There is nothing wrong with making this optimization as long as everyone does it in full awareness that it really is a shortcut. Release managers need to consider the following risk factors when making this tradeoff between speed and precision:

Do I really know all the dependencies in order to evaluate the effect of a single change?
Do I really understand all the side effects?
Do all the stakeholders understand and agree with the risk assessment?

The ITIL discussion of the difference between major/minor/emergency really reflects the different ways stakeholders go about validating a release.

The ITIL discussion about packaging really means that a release is published, released out of the direct control of the stakeholders.

Incorporating these two facets results in my version of the definition of a release as:

A validated snapshot published to a point of production with a commitment by the stakeholders to not roll back.

I think this captures the essence better:

A release is a state, not a change.
A release represents a commitment by the stakeholders.
A release is published, which really means it has escaped the from the control of the stakeholders.
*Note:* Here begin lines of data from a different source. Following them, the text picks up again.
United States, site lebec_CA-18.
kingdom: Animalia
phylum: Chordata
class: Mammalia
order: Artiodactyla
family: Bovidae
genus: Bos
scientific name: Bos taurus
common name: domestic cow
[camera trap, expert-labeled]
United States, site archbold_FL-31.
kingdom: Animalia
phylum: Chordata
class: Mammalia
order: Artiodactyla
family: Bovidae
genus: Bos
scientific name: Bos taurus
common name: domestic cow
Outsiders will see what is, and there is nothing the stakeholders can do about it.

To be fair, the ITIL definition isn't really that far off: replace "approved set of changes" with "approved set of features", and we're pretty much in agreement. But the tone makes the music, and the emphasis on state instead of change forces the discussion to always be about the whole product, and separates the "what we want" from the "how do we get it".

Saturday, June 1, 2013

Mission Creep

I just discussed a simple perishable lock service, and of course the usual thing happens: mission creep.

It turns out QA wants to enforce "code freeze", aka no more deploys to certain test environments where QA is doing their thing.
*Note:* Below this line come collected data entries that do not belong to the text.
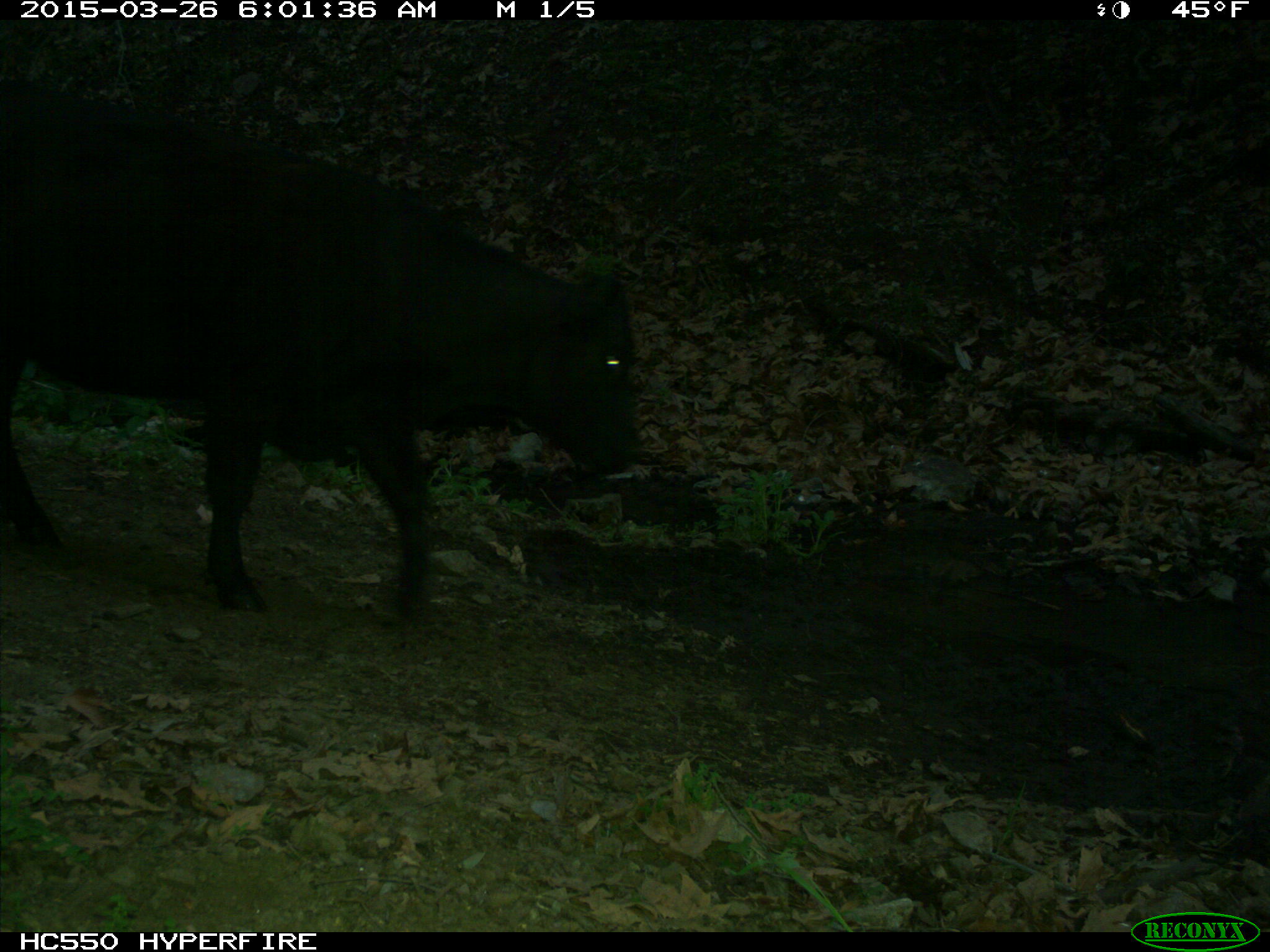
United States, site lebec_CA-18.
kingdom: Animalia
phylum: Chordata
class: Mammalia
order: Artiodactyla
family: Bovidae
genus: Bos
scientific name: Bos taurus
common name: domestic cow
Bos taurus (domestic cow).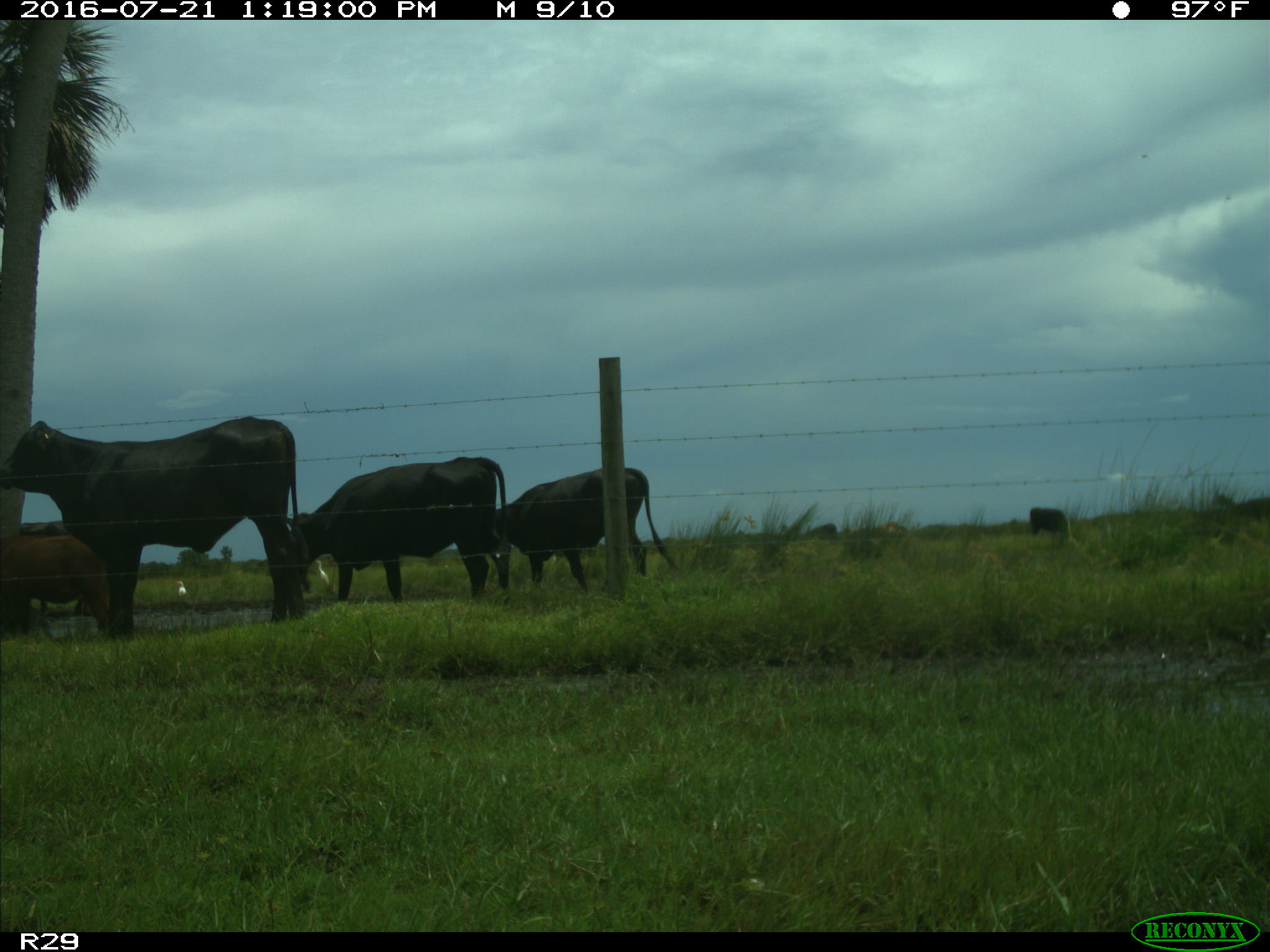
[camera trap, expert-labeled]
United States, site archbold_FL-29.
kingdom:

At first, besides being a reasonable requests, it is amazingly easy to add on to the code. Instead of setting the expiration date to "now", we set it to some user specified time, possible way into the future.

But we are planting the seeds of doom....
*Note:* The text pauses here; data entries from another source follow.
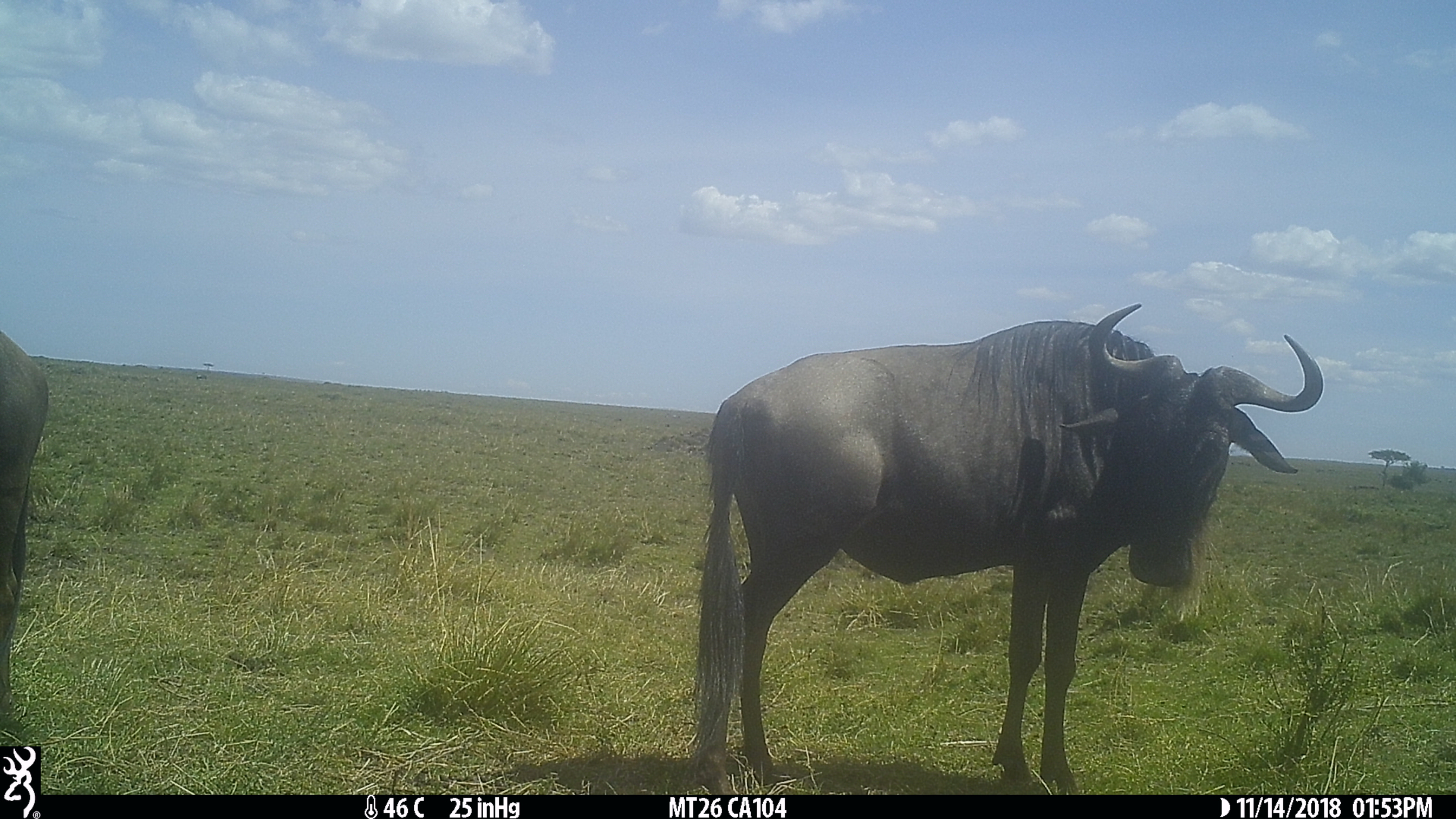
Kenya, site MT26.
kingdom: Animalia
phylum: Chordata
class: Mammalia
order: Artiodactyla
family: Bovidae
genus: Connochaetes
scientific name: Connochaetes taurinus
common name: blue wildebeest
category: wildebeest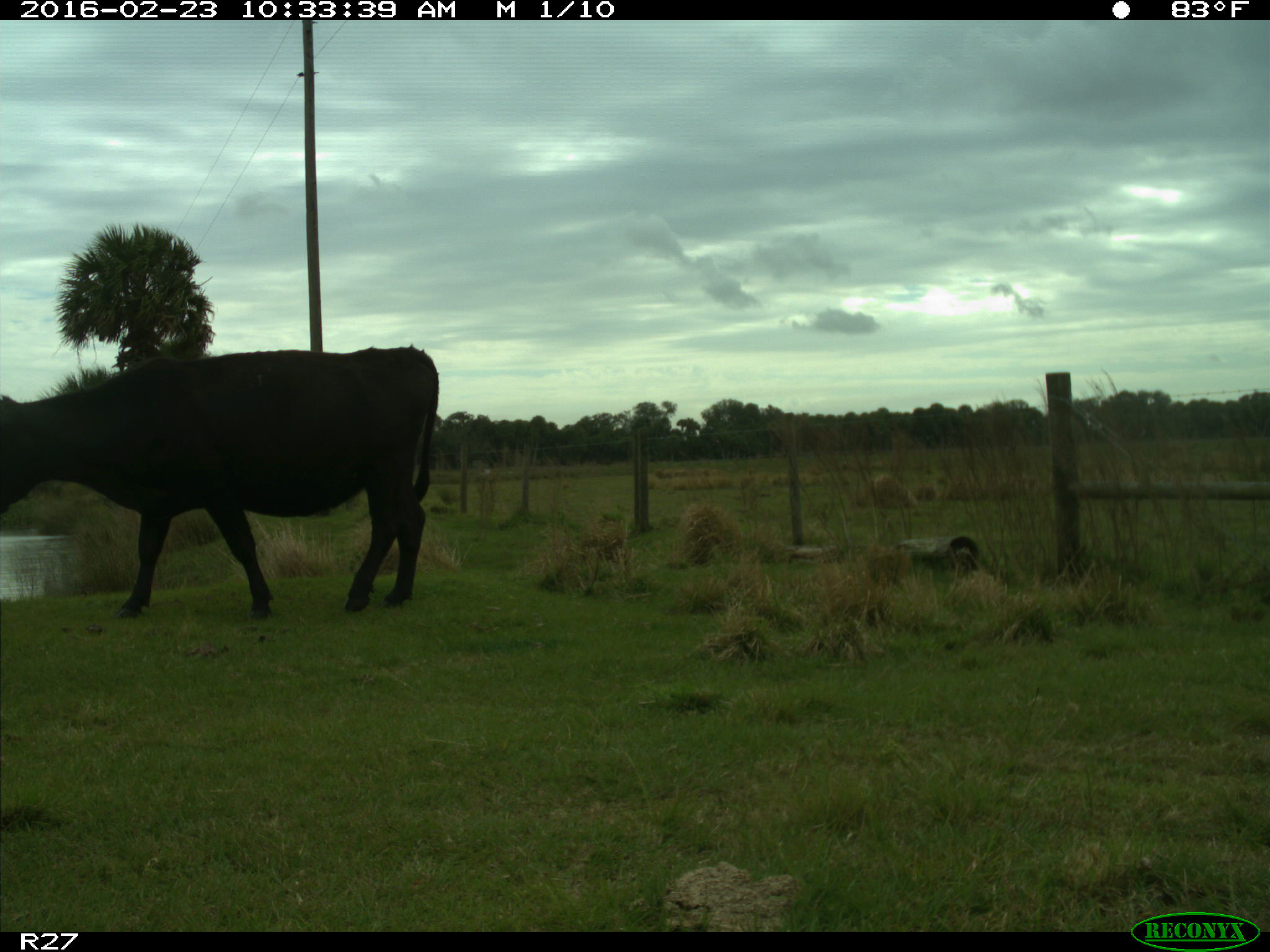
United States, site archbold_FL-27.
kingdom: Animalia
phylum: Chordata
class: Mammalia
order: Artiodactyla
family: Bovidae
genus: Bos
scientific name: Bos taurus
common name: domestic cow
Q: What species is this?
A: Bos taurus (domestic cow).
Remember the initial assumptions of "perishable" locks... that is they are perishable.

In other words, we assume that the lock requester (usually a build process) is the weak link in the chain, and is more likely to die than the lock manager. And since ongoing builds essentially act as a watchdog for the lock manager (i.e. if builds fail because the lock manager crashed, folks will most certainly let me know about it), I can be relatively lax and skimp on things like persisting the queue state. If the lock manager crashes, so what: some builds will fail, somebody is going to complain, I fix and restart the service, done.

But now suddenly, QA will start placing locks with an expiration date far into the future. Now, if the lock manager crashes, it's not obvious anyone will notice immediately. Even if someone notices, it's not clear they will be aware of the state it was in prior to the crash, so there is a real risk of invalidating weeks of QA work.

So, what am I to do?

Ignore the problem (seriously: there is a risk balance that can be theoretically computed: the odds of a lock manager crash (which increases, btw, if you add complexity) vs the cost of QA work lost).
Implement persistence of the state (which suddenly adds complexity and increases the probability of failure - simplest example being: "out of disk space")
Pretend QA is just another build, and maintain a keep-alive process someplace.

The last option appears attractive, as it will not require modifying the lock service itself, but truth be told, it is simply moving the complexity of the problem elsewhere. Now you need to worry about keeping the keep-alive process alive... fun fun...

So what would you do?

Story So Far

The goal of the first batch of posts is to describe a software build and release process which assumes that builds are not necessarily reproducible and expensive to perform, and also assumes a large number of independent development teams all working on some grand piece of software.

Good release management starts at the source, so the first few postings deal about source code control and change management, and how to mine the change data correctly.

Once we can reliably build stuff, we need to manage the build products, the artifacts, so they can be reused, tested and released.